Noise Pollution Makes It Harder For Plants to Have Sex
Aside from a gentle rustling in the breeze or the occasional creaking bough, trees are generally nature's strong and silent types -- and as it turns out, they'd probably prefer us to keep the noise to a minimum too. According to some rather surprising results of a new study on the effects of excessive industrial ruckus on flora, even plants are apparently feeling the squeeze from human-generated noise pollution.
Researchers from North Carolina's National Evolutionary Synthesis Center recently discovered that, despite an absence of ears, plant life cycles are being negatively impacted by persistent loud noises in their neighborhoods, reports the BBC. The team set their sights (and sounds) on a patch of New Mexico forest home to a number of clamorous gas wells and soon learned that the noise pollution made it harder for trees to have sex -- because it deterred their reproductive assistants: pollinators.
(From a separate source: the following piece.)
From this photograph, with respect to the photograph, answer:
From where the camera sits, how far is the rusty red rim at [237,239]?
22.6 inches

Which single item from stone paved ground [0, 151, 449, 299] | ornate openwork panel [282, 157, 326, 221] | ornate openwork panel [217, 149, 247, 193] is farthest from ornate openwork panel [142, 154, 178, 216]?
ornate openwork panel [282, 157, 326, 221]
Hummingbirds in particular, it seems, generally prefer to take their meals away from the hum of industrial machinery. But while it's hard to blame them for that, it does make it difficult for trees to get together, so to speak.
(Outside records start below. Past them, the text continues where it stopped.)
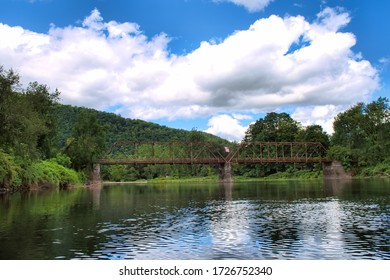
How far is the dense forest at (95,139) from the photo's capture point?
46.9 meters

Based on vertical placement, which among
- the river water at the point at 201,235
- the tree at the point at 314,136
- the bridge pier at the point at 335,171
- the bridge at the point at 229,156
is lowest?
the river water at the point at 201,235

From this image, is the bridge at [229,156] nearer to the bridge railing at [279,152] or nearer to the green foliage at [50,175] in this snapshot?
the bridge railing at [279,152]

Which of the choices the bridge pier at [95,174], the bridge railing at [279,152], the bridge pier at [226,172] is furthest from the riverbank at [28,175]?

And the trouble for plants in noisy regions doesn't end there. Researchers also found that many animals which usually consume and later deposite seeds elsewhere weren't coming around quite as much to help disperse the tree's offspring. That's a serious problem says lead-researcher Clinton Francis:
"Fewer seedlings in noisy areas might eventually mean fewer mature trees, but because pinon pines are so slow-growing the shift could have gone undetected for years. Fewer pinon pine trees would mean less critical habitat for the hundreds of species that depend on them for survival."
Unfortunately, given the endless expansion of human activity in formerly tranquil ecosystems, silence is likely to be harder to come by in the future for nearly everyone and everything -- and it may be a more difficult problem to curb.